Anggrek juga dikenal sebagai tanaman sensitif, sehingga perubahan iklim yang signifikan dapat mengganggu pertumbuhan dan bahkan menggagalkan reproduksi. Hal ini menjadi alasan banyak anggrek liar yang tidak lagi berbunga di habitat asli. Selain itu, minimnya kesadaran publik, menjadikan anggrek sekadar menjadi bunga hias untuk kontes atau pajangan, bukan bagian dari warisan biodiversitas yang harus dijaga bersama.
Tentu, mengeluh bukanlah sikap bijak dan apalagi menguntungkan. Lebih dari itu, harus ada beberapa langkah strategis yang perlu nditempuh untuk menjaga anggrek di masa yang akan datang. Pertama, konservasi berbasis komunitas, masyarakat sekitar hutan harus dilibatkan sebagai penjaga utama anggrek. Program adopsi anggrek atau kebun plasma nutfah desa menjadi cara sederhana namun efektif. Masyarakat dapat merasakan manfaat ekonomi sekaligus meningkatkan kepedulian.

Anggrek Vanda Tricolor yang banyak hidup dan berkembang di daratan Jawa.
Kedua, pemanfaatan teknologi biologi modern melalui kultur jaringan, kriopreservasi, hingga rekayasa genetik dengan CRISPR-cas9 bukan lagi wacana, tetapi kebutuhan. Teknologi ini dapat memperbanyak spesies langka, sekaligus penyelamatan dan memperkuat anggrek tahan terhadap stres lingkungan.
Ketiga, sinergi perguruan tinggi dan pesantren. Hal ini menjadi kolaborasi yang dapat melahirkan pusat konservasi anggrek berbasis pendidikan dan spiritualitas. Jika pesantren menanam dan merawat anggrek dalam 10 tahun ke depan dapat mencetak gerakan konservasi yang luar biasa besar.

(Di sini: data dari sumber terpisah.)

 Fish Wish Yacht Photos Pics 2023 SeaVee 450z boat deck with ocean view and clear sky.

Keempat, regulasi khusus perlindungan harus ditegakkan. Penjagaan hutan lindung bukan hanya sekadar nama dan pemberian ruang budi daya legal untuk kebutuhan pasar. Hal ini penting sebagai bentuk hadirnya pemerintah secara nyata, mengingat anggrek masuk kategori langka yang harus dilindungi dari perdagangan bebas.
Kelima, edukasi publik yang efektif. Langkah ini dapat dilakukan dengan memperkenalkan kepada generasi muda tentang pentingnya konservasi anggrek melalui festival, lomba hingga kurikulum lokal untuk mencintai anggrek untuk konservasi yang lebih terjamin.

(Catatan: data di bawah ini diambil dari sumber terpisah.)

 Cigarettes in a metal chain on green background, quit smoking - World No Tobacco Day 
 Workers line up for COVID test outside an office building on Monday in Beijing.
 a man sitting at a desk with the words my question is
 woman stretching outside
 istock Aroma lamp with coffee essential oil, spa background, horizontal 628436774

Menyelamatkan anggrek Nusantara di tengah ancaman perubahan iklim memang tidak mudah. Namun, bukan berarti kita tidak bisa berbuat apa-apa. Kuncinya adalah sinergi antara ilmu pengetahuan, kebijakan pemerintah, dan kepedulian masyarakat. Jika perguruan tinggi berinovasi, pemerintah melindungi, masyarakat terlibat dan generasi muda mencintai, maka harapan itu masih ada.
Anggrek adalah cermin kita. Konservasi anggrek yang terjaga merupakan bukti keberhasilan melawan krisis. Menyelamatkan anggrek berarti menyelamatkan masa depan Indonesia. (*)
*) Moch. Faizul Huda, Mahasiswa Doktor Biologi, Fakultas Biologi, Universitas Gadjah Mada.